In the text on Seljuk and Safavid mosques, who chose Shia Islam as the country's official religion in the early sixteenth century?

▶ [Text excerpt]:
-*-*-

After the conversion of the Iranian people to Islam, except for the brief periods when Shia Islam was the official religion of the country, Sunni Islam was the official religion.⁵⁷ One of these brief periods is that of the Buyid dynasty, in which Buyids ruled Iran for about a century before the Seljuk rule. After this period of Shiism, the Seljuks who appeared in Transoxiana in eleventh century ad and Khorasan in sixteenth century ad, to bring themselves closer to the Abbasid caliph (an Islamic steward leading a caliphate/Islamic state), they declared Sunni Islam to be the country’s official religion. On the other hand, in the early sixteenth century, Shah Ismail Safavid chose Shia Islam as the official religion of the country. Undoubtedly, the Shia Iranian population during the Seljuk period and the Sunni Iranian population during the Safavid period showed widespread resistance to the acceptance of the new religion, which forced both governments to adopt similar policies over a long period of time. Since the followers of the rejected religions practiced secretly to promote their faiths, in both periods, the main policy of the government was to educate the people extensively in order to understand the new religion and prepare them against the suspicions raised by the dissidents. In this way, the like-mindedness of the Iranian people and the attainment of political unity could be achieved. Although many schools were built for the same purpose in both periods, mosques were the mainstay of religious education for the people. As a result, education became the secondary function of mosques after daily prayers, therefore, larger mosques were needed to attract larger audiences. For this reason, the span of the dome-chamber, which is a proportion of the total area of the mosque, is larger in these periods than in others. This issue was more intense during the Safavid period due to the lesser history of Shiism in Iran and the higher resistance of society, which led to the formation of larger mosques.

Enlarging Mosques

The newly formed religion needed to impress people. Therefore, in both periods, efforts were made to use all architectural tools, such as size and decorations, to create effective mosques as bases for the new religion. In addition, during the Safavid period, mosques were formed in the heart of the cities, alongside other important urban buildings. Therefore, they had to be built in such a way that they were both legible and distinctive in the urban structure, and to maintain their status compared to the adjacent buildings for symbolic reasons.

National Symbolism

The efforts of the Seljuks and Safavids to create a great empire similar to the Sassanid one led to the construction of large domes in the architecture of mosques, similar to the great Sassanid domes. Witnesses claim that the mosques did not have a dome-chamber before the Seljuk period and were added to mosques during this time. On the other hand, in both the Seljuk and Safavid periods, after many years of monarchical chiefdom and non-monolithic rule over Iran, an independent and centralised empire was able to rule throughout Iran. Like many victorious governments, the authority of the government is demonstrated through the elevation of buildings.⁵⁸ By elevating the most important buildings in the city, mosques, these two governments created a sense of grandeur, glory and individuality in the audience.

-*-*-

▶ [Dataset excerpt]:
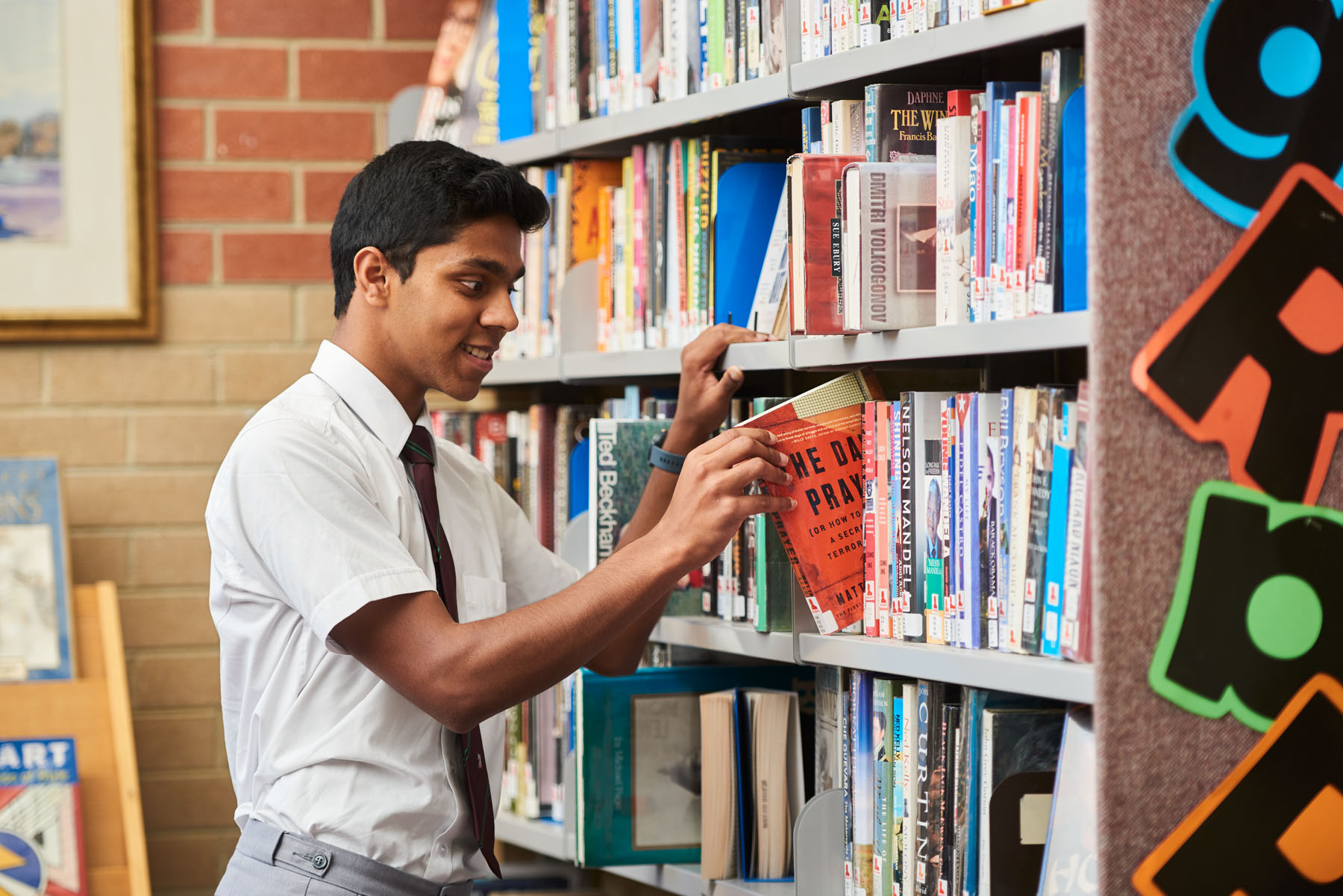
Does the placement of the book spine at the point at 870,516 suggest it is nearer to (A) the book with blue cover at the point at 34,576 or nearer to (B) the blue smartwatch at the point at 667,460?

-*-*-

▶ [Answer to the task]:
Shah Ismail Safavid.